Learning Design for Open Educational Resources
Learning design is an approach that considers learning materials as having both a final product, the
educational resource, and a design that captures the intent of the product. This design is often implicit and has
not been valued as a product in itself. OER challenge that position as it becomes important to communicate why
material has been developed so that users can make best use of the material and also see the designs as
shareable in themselves. Designs matter both to educators, to understand potential reuse, and to users to help
them select material relevant to their context.
Two related aspects are whether representing the design explicitly will help users interpret OER, and whether promoting particular designs (or patterns) will encourage different ways to use OER. Current work in the OU has established use of Compendium (a free knowledge mapping tool from OpenLearn) as a representation tool, and a workshop-based approach to involving the educator and producer community. A community site Cloudworks
(http://cloudworks.ac.uk) provides a way to support workshops and share designs at differing levels of sophistication.
Yannis Dimitriadis joined OLnet as a Visiting Expert Fellow and has helped estabish the value of applying a pattern approach to using OER for collaborative learning, even where the original design targeted individual learning.
Outcome on the specific OER level:
1. Design-based description in a shareable representation.
2. Data on the interpretation of design and how it can support reuse.
3. Materials to capture the approach and enhance participation.
4. Use data on designs in relation to OER
On the network level:
1. A collection of social objects that enable research discussions .
2. Community building through sharing of representations and interlinking with the OER community.
3. Integration of tools (e.g. from Cloudworks) within the OLnet framework.
Yannis Dimitriadis Fellowship
The first OLnet Expert Fellow, Yannis Dimitriadis, completed a four month stay with the OLnet team at The Open University in August 2009 and returned to work at the University of Valladolid, Spain. He worked with Grainne Conole on the way in which patterns can feed into designs for OER.

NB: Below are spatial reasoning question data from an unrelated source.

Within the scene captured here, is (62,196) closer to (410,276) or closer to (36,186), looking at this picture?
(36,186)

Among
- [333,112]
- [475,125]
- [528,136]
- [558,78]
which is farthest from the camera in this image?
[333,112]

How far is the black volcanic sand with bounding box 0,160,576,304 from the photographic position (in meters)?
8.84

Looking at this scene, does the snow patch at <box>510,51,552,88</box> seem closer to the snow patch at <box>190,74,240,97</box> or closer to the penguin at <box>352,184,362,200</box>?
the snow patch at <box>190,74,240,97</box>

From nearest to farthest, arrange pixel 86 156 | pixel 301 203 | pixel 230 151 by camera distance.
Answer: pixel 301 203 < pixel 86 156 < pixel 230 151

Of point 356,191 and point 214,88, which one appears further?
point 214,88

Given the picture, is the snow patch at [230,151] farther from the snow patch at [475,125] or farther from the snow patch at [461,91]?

Experience of an OLnet Expert Fellow
The first OLnet Expert Fellow, Yannis Dimitriadis, has finished his fellowship and returned to work at the University of Valladolid, Spain. He worked with Grainne Conole on the way in which patterns can feed into designs for OER. In particular an approach is being piloted that takes established patterns for collaborative group work and uses this to generate new activities based on OER. This approach has been used as the basis for a series of workshops to communicate and test the ideas.